Challenge: Rewrite every line of the rows below as a Markdown table with two columns, Line and Text. Number the lines in Line and leave out any blank ones.

— begin —

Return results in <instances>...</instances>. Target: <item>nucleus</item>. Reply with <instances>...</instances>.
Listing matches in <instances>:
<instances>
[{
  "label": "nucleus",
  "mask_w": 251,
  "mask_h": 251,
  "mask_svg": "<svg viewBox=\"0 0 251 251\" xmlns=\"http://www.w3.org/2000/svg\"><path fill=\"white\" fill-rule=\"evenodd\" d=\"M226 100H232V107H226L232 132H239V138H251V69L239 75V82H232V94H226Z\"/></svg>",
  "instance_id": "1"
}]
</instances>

— end —

Worked answer:
| Line | Text |
|---|---|
| 1 | Return results in <instances>...</instances>. Target: <item>nucleus</item>. Reply with <instances>...</instances>. |
| 2 | Listing matches in <instances>: |
| 3 | <instances> |
| 4 | [{ |
| 5 |   "label": "nucleus", |
| 6 |   "mask_w": 251, |
| 7 |   "mask_h": 251, |
| 8 |   "mask_svg": "<svg viewBox=\"0 0 251 251\" xmlns=\"http://www.w3.org/2000/svg\"><path fill=\"white\" fill-rule=\"evenodd\" d=\"M226 100H232V107H226L232 132H239V138H251V69L239 75V82H232V94H226Z\"/></svg>", |
| 9 |   "instance_id": "1" |
| 10 | }] |
| 11 | </instances> |